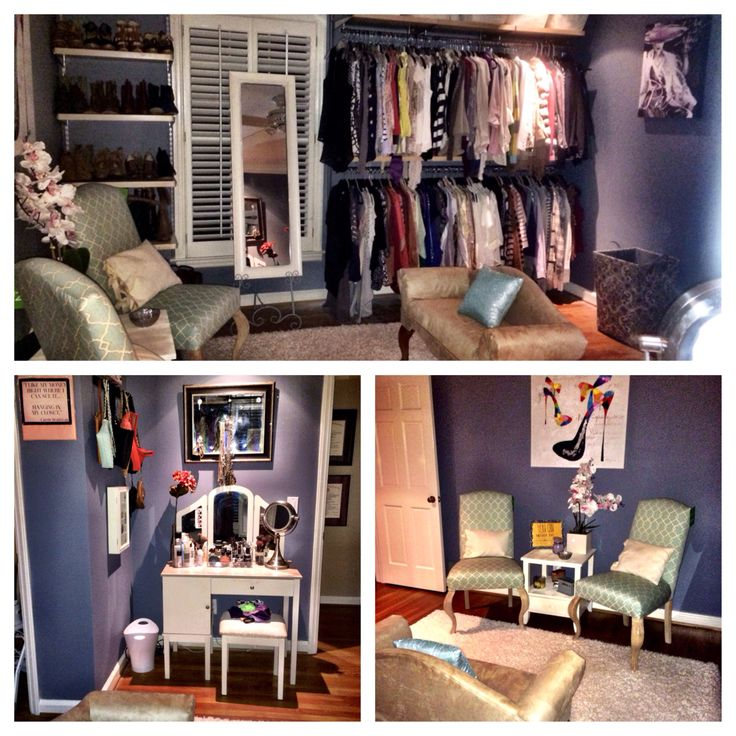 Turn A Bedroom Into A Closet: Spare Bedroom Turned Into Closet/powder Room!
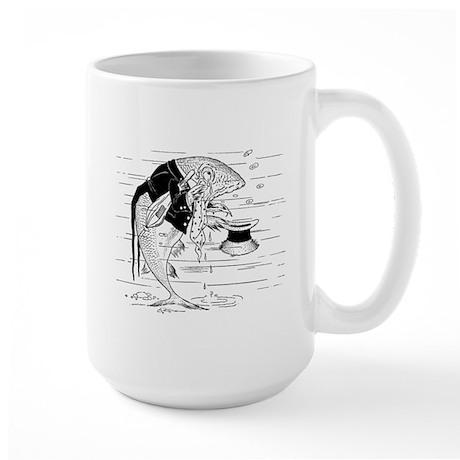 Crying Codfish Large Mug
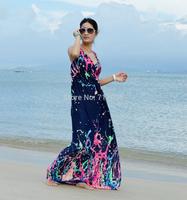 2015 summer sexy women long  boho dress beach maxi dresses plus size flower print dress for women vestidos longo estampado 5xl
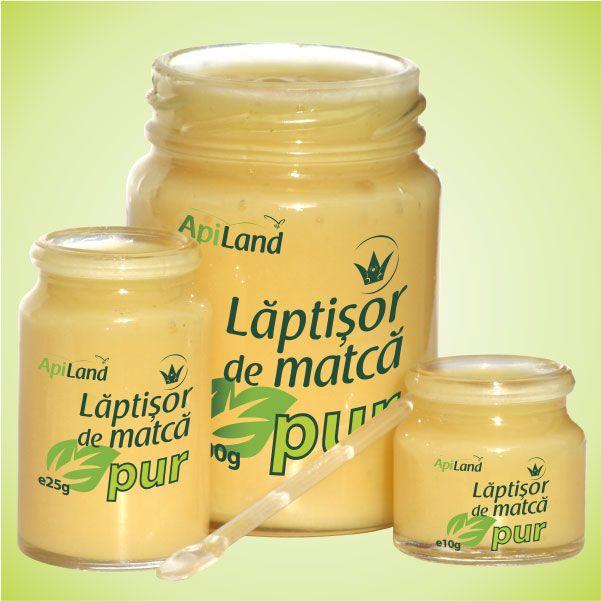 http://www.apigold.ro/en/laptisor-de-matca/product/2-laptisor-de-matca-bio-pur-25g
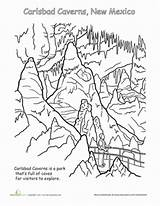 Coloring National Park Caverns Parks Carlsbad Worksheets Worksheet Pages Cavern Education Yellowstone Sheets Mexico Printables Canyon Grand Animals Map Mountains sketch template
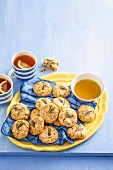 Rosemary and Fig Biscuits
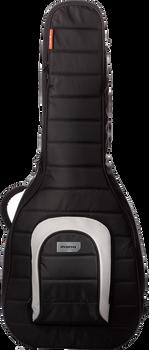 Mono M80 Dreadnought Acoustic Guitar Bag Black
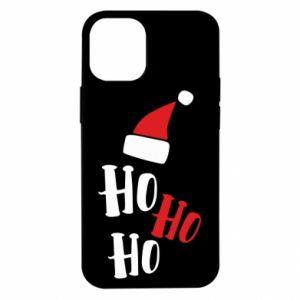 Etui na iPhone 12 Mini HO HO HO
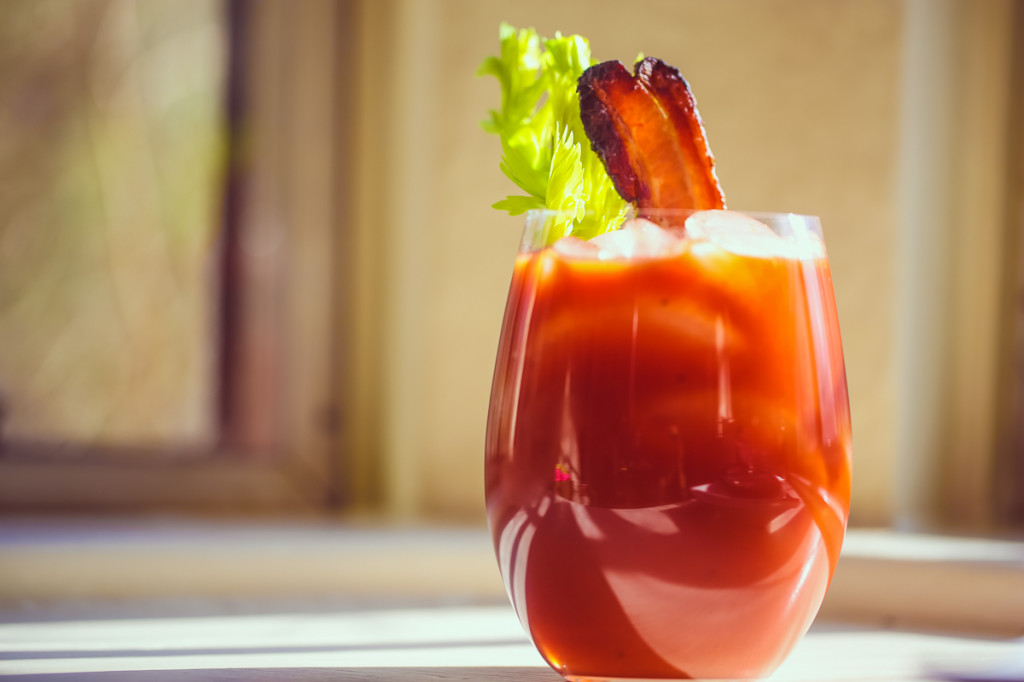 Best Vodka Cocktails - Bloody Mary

● **ABOUT THIS TASK**:
An exact copy of each entry is required, minus the pictures.

● **EXPECTED ANSWER**:
 Turn A Bedroom Into A Closet: Spare Bedroom Turned Into Closet/powder Room!
 Crying Codfish Large Mug
 2015 summer sexy women long  boho dress beach maxi dresses plus size flower print dress for women vestidos longo estampado 5xl
 http://www.apigold.ro/en/laptisor-de-matca/product/2-laptisor-de-matca-bio-pur-25g
 Coloring National Park Caverns Parks Carlsbad Worksheets Worksheet Pages Cavern Education Yellowstone Sheets Mexico Printables Canyon Grand Animals Map Mountains sketch template
 Rosemary and Fig Biscuits
 Mono M80 Dreadnought Acoustic Guitar Bag Black
 Etui na iPhone 12 Mini HO HO HO
 Best Vodka Cocktails - Bloody Mary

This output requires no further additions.